Data excerpts:
Segment Open

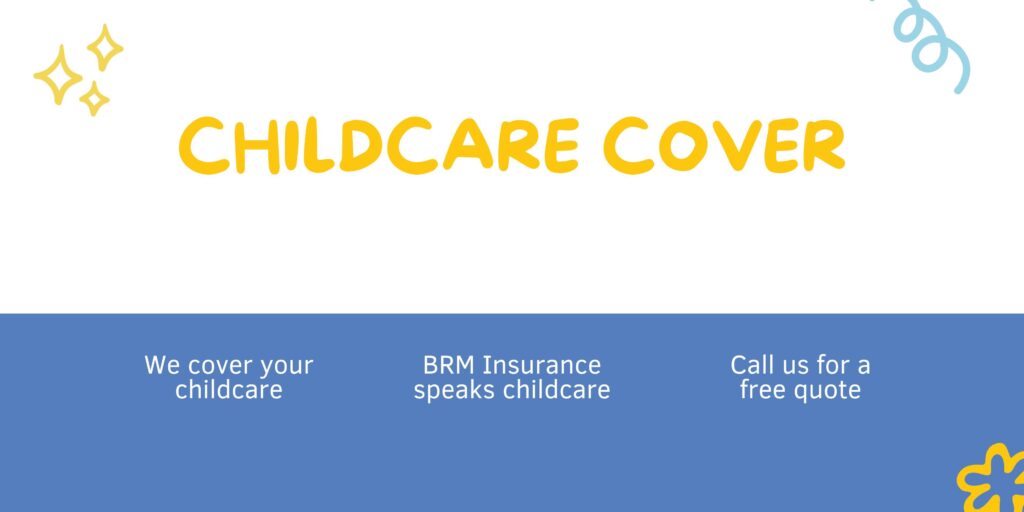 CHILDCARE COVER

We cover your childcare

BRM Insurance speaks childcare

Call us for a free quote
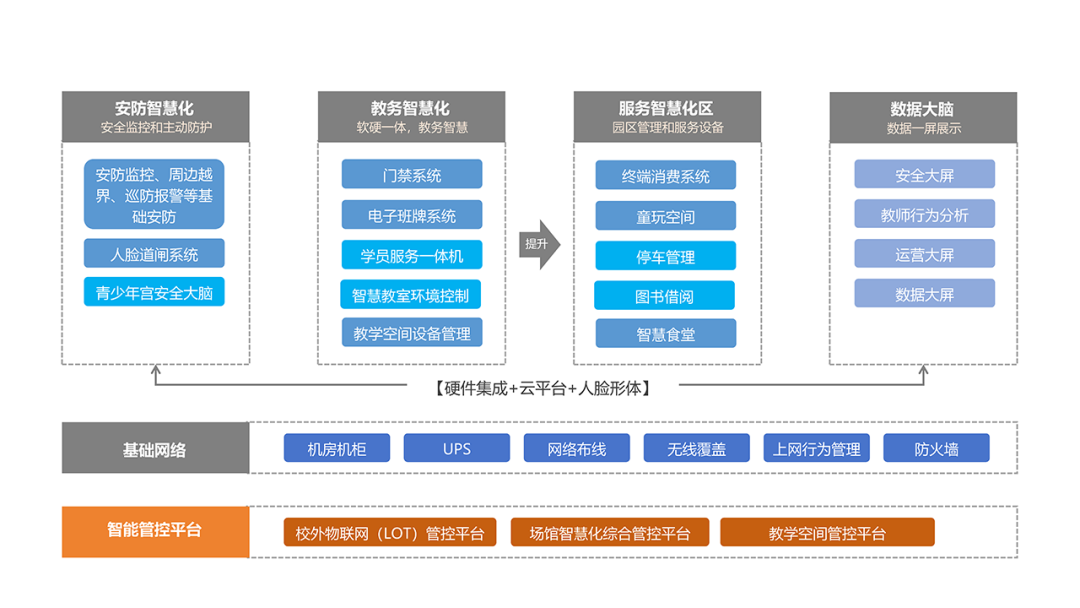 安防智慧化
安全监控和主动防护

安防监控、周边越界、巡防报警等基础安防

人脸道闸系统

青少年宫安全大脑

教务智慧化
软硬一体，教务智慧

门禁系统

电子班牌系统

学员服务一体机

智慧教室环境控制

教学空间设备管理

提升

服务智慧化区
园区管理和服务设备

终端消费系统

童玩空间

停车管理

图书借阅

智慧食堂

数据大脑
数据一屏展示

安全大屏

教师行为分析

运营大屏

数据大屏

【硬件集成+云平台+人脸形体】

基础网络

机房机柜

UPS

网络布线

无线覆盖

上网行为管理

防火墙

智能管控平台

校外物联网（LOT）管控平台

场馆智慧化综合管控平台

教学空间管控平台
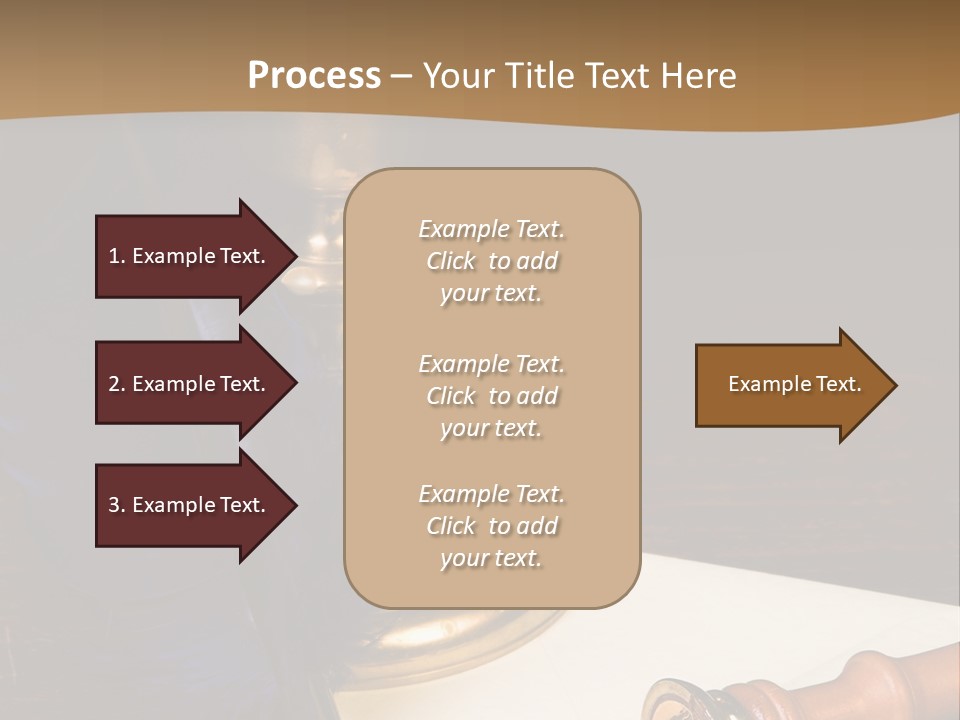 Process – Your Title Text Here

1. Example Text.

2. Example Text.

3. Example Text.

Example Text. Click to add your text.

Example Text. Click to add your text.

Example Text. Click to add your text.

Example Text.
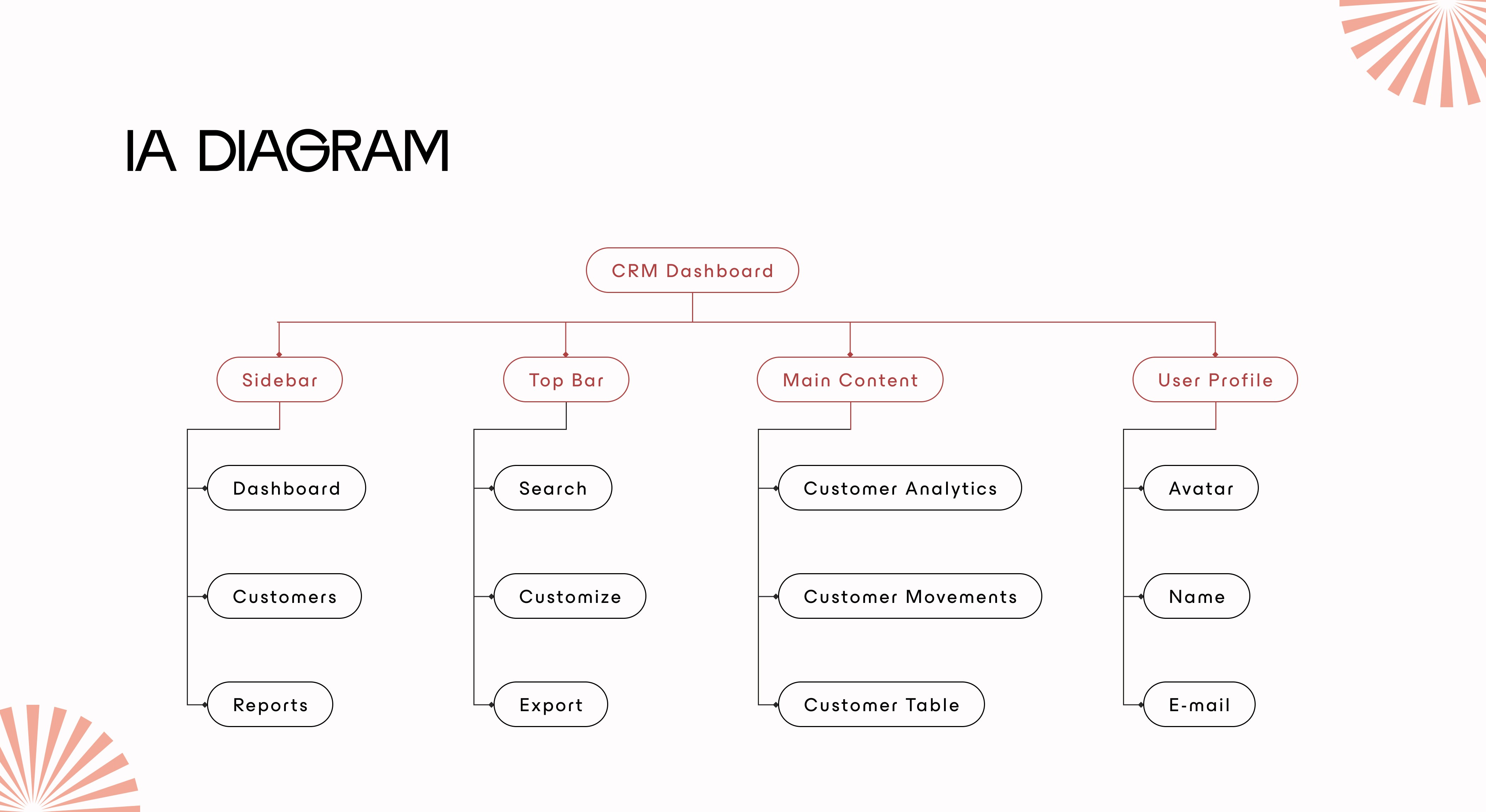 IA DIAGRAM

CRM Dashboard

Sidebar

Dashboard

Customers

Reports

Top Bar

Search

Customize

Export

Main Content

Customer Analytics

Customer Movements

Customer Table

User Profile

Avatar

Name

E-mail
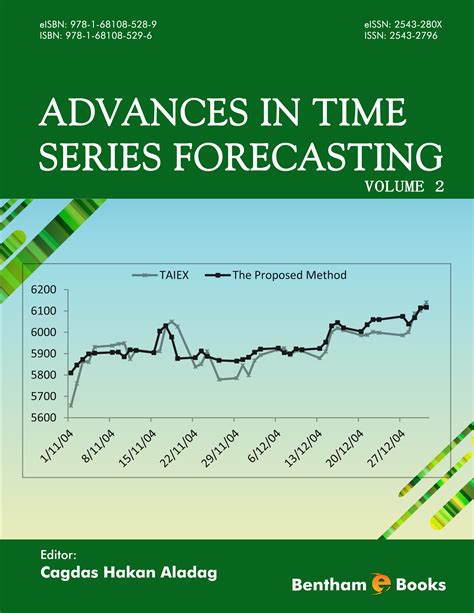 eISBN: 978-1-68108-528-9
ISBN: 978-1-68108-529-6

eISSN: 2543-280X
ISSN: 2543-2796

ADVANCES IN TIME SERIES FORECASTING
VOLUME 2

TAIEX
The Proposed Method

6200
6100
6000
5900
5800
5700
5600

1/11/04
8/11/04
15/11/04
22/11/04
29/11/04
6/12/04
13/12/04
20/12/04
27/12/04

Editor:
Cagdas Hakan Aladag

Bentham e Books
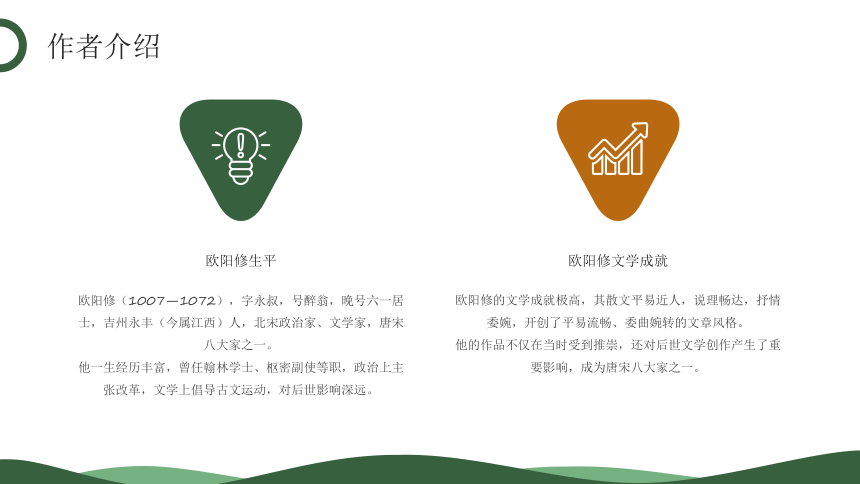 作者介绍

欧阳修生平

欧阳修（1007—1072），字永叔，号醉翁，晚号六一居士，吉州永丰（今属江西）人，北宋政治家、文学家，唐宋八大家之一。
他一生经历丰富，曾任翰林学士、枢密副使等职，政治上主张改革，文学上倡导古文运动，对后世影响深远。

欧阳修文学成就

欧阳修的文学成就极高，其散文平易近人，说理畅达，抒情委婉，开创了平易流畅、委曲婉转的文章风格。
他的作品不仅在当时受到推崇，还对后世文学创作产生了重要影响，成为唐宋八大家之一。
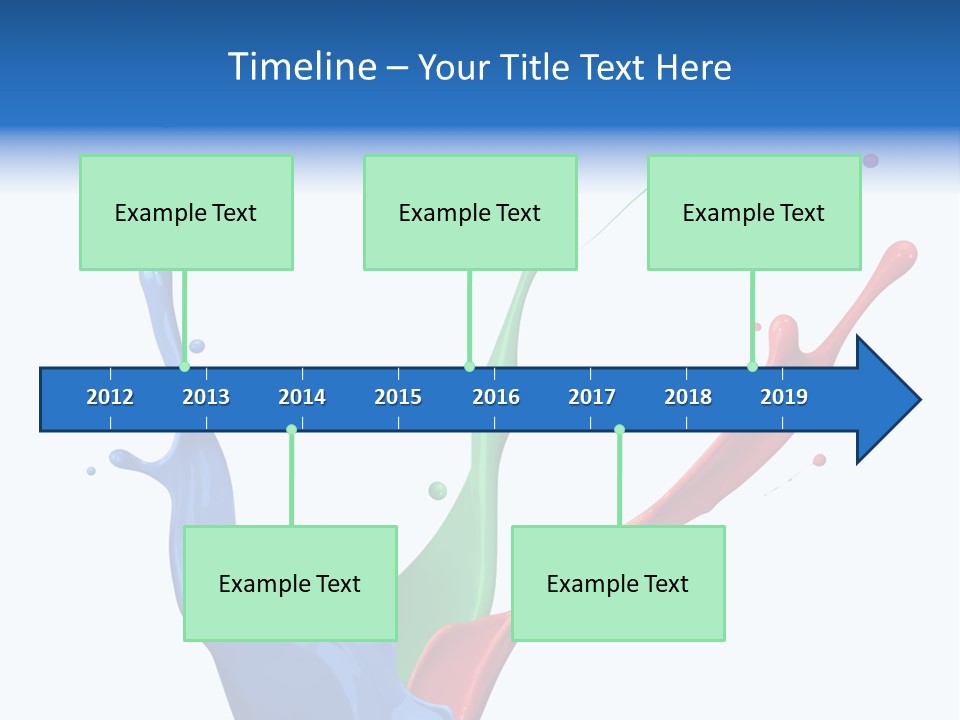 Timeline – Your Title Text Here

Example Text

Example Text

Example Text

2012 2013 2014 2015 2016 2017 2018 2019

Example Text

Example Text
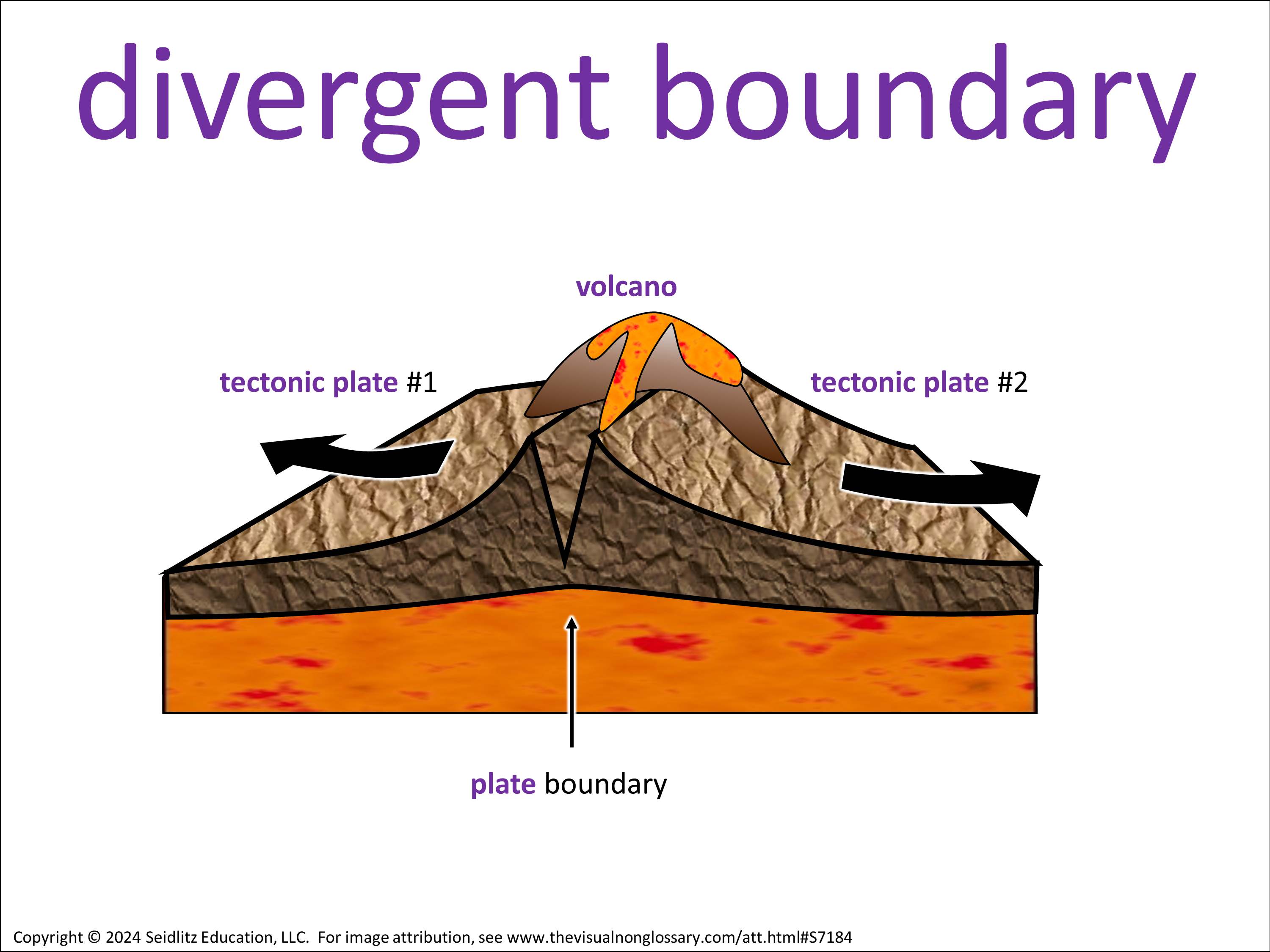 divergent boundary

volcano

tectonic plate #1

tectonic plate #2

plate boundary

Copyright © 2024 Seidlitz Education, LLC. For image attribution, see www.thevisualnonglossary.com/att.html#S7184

Segment Closed

* **Exercise instructions**: Find the lines in the records that contain the word "plate", then copy every one of them.

* **Written solution**:
tectonic plate #1
tectonic plate #2
plate boundary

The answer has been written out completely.